Our story so far is intelligible, though perhaps not very dramatic. Let's add some excitement by making some common mistakes.

 a=b[a]; //Now a contains 23, so this will take the contents

      //of b[23] and copy them into a. But there is no

      //information holder b[23]! What will happen is

      //that some random value, whatever the bits are that are

      // sitting where b[23] would be if there were one, will be

      // copied into a.

b[a]=13; //Now we are really in trouble. We have no idea

      //what value is in a, so we are trying to access some

      //piece of the array b that may exist (if the value of

      //a happens to be between 0 and 9) or may not exist

      //(if the value of a is something else, which it

      //almost certainly is.) If b[a] does not exist what will

      //happen is that 13 will be copied into some

      //random part of memory, with potentially

      //disastrous results.

There's an important moral for this last piece of the story. When you program in C nobody checks the subscripts you use to be sure they make sense. Using subscripts outside the valid range for your array is a very common, and often very tricky, program error.

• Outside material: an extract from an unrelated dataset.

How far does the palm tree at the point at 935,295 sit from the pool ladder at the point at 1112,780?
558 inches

You have to learn to guard against this (which may be especially hard if you have been working in a language like BASIC that checks this for you.)

Pictures of information holders. Programmers often draw pictures to help keep track of what values are in what information holders. Such a picture just has a little box for each information holder, with arrays being drawn as columns of boxes next to each other. The values are written into the boxes, and erased and replaced as needed when the values change.

You will find it useful to use this kind of picture while you work on the exercise. Even very experienced people do this, because otherwise its just too easy to forget what is where... this is not just a crutch for beginners that you can ignore. Learn to do it!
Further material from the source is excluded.